**TEXT BLOCK:**
====================

2018 European Tour
- Promotional poster
- Associated album: Electric Café
- Start date: April 2, 2018
- End date: April 16, 2018
- Legs: 1
- No. of shows: 12 in Europe

En Vogue concert chronology
- For the Love of Music Tour (2017); 2018 European Tour (2017); Mixtape Tour (2022);

= 2018 European Tour (En Vogue) =

2018 concert tour by En Vogue

The 2018 European Tour was the seventh concert tour by American group En Vogue. Launched in support of their seventh studio album, Electric Café (2018), it began on April 2, 2018 in Dublin, Ireland and concluded on April 16, 2018 in Esch-sur-Alzette, Luxembourg.

====================

**DATA ROWS:**
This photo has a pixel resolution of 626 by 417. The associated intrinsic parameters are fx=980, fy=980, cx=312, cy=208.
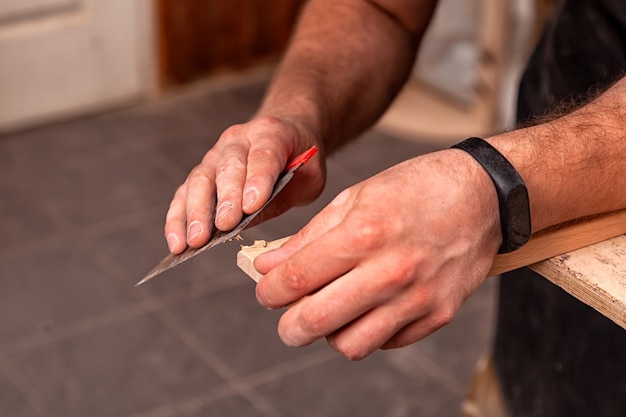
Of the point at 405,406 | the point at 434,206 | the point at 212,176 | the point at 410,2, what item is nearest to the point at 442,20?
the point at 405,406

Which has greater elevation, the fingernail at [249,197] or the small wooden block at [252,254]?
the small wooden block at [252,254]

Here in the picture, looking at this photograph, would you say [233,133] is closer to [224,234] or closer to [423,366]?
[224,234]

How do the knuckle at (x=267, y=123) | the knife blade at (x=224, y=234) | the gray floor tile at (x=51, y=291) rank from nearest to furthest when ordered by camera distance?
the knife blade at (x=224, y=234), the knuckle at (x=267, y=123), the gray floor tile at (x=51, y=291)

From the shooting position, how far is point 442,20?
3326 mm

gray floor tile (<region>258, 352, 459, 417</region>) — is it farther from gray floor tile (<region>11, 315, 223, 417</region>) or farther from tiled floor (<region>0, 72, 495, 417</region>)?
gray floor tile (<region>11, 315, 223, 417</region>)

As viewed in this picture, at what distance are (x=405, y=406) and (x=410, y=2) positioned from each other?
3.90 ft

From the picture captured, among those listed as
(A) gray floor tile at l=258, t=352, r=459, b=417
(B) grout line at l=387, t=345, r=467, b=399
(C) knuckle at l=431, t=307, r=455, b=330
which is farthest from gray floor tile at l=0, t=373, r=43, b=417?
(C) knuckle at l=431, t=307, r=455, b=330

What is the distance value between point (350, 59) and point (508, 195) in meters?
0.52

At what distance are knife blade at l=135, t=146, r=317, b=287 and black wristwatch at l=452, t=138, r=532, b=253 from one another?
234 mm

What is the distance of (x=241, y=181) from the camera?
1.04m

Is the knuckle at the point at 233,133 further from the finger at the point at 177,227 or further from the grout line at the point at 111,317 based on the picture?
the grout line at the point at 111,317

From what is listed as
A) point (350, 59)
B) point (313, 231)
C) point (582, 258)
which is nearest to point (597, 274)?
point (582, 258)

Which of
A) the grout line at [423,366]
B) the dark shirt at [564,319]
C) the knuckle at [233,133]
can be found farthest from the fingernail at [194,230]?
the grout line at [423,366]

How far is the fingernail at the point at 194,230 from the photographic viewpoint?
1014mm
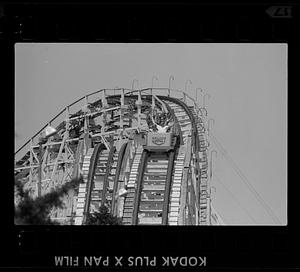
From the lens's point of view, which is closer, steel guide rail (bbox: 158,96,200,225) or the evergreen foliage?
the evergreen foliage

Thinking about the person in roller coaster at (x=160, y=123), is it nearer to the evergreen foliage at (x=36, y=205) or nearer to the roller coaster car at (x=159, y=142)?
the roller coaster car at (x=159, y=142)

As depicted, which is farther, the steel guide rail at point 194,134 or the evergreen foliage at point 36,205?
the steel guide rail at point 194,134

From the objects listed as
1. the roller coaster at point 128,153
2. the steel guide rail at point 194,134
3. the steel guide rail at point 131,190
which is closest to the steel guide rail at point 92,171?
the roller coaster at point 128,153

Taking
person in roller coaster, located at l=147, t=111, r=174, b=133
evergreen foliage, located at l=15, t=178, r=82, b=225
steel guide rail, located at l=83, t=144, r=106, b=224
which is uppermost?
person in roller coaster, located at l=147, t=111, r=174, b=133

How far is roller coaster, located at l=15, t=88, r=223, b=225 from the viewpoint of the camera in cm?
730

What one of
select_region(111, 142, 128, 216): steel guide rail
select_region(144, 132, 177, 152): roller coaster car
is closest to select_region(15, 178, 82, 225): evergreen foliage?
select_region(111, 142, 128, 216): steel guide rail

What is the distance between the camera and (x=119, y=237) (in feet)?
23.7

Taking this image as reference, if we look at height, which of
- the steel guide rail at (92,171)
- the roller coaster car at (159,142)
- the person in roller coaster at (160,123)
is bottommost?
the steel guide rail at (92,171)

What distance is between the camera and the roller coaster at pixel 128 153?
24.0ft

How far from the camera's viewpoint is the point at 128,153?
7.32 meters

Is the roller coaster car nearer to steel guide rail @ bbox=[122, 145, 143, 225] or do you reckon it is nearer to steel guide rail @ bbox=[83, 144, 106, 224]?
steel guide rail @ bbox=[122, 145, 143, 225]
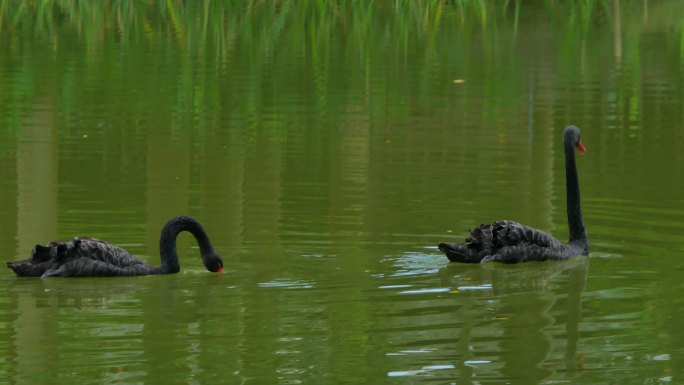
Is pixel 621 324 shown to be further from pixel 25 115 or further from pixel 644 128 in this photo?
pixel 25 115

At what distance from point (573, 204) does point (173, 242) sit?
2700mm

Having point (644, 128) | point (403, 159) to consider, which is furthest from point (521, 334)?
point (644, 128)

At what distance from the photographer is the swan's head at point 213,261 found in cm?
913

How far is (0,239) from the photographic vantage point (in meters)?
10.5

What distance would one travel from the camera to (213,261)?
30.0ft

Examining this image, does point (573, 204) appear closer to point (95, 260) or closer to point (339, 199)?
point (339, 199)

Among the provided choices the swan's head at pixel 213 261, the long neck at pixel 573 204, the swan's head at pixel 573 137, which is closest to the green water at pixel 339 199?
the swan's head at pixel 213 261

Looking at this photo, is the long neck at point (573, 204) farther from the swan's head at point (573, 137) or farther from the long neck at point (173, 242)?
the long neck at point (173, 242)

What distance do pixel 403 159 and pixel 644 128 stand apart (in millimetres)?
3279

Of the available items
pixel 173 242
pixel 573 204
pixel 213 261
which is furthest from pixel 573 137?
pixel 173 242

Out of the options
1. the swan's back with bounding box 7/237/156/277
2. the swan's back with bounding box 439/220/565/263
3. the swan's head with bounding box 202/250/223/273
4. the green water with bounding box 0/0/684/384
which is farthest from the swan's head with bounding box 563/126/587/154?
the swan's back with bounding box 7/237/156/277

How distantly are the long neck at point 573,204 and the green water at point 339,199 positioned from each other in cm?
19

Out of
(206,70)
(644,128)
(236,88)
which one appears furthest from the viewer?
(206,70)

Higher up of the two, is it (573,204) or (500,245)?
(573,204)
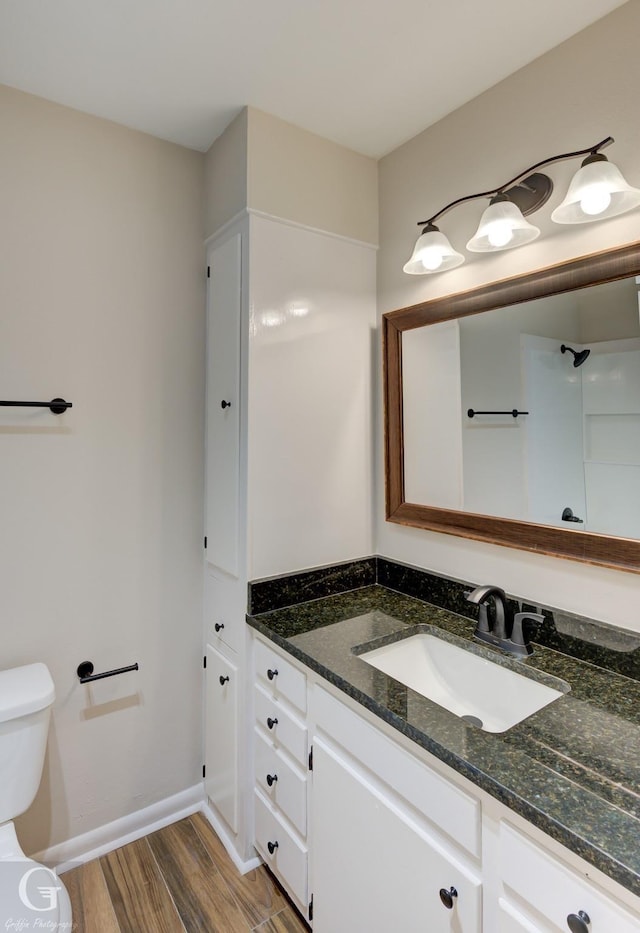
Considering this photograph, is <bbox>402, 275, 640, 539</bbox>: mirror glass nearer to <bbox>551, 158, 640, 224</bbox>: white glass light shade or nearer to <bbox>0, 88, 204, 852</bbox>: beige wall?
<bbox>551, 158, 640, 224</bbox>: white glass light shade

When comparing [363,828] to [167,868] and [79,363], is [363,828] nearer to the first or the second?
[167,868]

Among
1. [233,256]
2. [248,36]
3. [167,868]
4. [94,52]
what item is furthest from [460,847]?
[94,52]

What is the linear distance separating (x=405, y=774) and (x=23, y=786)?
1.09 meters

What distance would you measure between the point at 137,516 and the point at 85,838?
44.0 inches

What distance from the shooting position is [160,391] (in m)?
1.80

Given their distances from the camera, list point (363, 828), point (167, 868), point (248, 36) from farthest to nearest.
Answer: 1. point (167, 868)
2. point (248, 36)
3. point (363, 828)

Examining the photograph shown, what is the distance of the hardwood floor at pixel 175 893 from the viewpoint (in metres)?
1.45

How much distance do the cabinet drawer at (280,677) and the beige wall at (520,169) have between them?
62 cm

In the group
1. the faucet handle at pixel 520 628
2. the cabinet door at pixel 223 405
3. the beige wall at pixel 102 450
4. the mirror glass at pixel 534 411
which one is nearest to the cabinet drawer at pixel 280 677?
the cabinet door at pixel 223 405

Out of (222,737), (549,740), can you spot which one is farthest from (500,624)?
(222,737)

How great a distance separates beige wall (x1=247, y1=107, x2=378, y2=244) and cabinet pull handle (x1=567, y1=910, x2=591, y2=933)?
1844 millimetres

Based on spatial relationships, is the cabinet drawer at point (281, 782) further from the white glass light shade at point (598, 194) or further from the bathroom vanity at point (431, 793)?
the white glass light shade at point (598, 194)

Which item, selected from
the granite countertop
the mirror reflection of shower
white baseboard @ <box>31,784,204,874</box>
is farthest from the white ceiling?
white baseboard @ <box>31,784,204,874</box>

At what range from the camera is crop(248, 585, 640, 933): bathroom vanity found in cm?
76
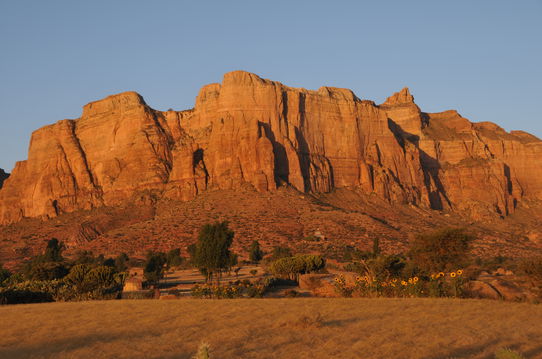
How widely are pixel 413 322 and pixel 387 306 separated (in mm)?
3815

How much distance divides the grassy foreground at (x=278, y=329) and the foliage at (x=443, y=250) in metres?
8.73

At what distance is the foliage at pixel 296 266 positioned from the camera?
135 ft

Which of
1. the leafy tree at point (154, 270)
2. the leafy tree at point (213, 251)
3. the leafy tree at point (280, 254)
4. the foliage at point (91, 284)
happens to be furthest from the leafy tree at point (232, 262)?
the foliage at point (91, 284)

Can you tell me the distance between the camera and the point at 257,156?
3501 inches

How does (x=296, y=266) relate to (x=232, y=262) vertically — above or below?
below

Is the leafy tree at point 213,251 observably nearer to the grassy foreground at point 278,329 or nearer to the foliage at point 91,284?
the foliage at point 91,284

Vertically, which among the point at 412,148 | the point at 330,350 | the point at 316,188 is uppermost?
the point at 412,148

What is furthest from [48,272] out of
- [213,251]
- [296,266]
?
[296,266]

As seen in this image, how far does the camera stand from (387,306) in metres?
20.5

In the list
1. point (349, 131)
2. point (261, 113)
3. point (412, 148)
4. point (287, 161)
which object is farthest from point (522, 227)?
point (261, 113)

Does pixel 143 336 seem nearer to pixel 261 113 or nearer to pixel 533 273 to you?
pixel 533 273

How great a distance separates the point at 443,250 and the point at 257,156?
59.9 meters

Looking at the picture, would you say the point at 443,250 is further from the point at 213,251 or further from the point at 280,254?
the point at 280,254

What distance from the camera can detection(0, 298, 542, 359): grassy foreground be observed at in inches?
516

====================

**TASKS TO PERFORM:**
1. In the text about En Vogue's 2018 European Tour, in which city did the tour begin?
2. Continue the text about En Vogue's 2018 European Tour, starting after its last sentence.

**EXPECTED RESPONSES:**
1. Dublin, Ireland

2.
==Background==
In 2014, Bennett, Ellis, and Herron began work on Electric Café, their first original album in more than a decade. In 2016, Herron and Ellis established En Vogue Records and signed a deal with eOne Music to distribute the album. As part of the album's early promotion, the group embarked on the For the Love of Music Tour, which took them across Europe in April 2017 with 13 shows. The concert tour earned largely favorable reviews from critics, who praised the group's powerful vocals, the intricate instrumentation of their songs, and the thoughtfully curated set list. Encouraged by the positive response to their 2017 tour, En Vogue announced on January 15, 2018, that they would kick off a 2018 European Tour on April 2, 2017 in Dublin, Ireland, with tickets going on sale on January 19, 2018.

==Reception==
Kelly Jobanputra, writing for independent online newspaper Bristol24/7, captured the show on April 5, 2017 as a "totally fun packed evening that reminded us all that great music and performers truly stand the test of time." She further wrote: "All Hats off to these ladies for giving as much gusto during the whole gig as they did back in their heyday, it's unbelievable really that two out of the three current members are now in their 50s. They've got it, they know they’ve got it and we all know they’ve got it."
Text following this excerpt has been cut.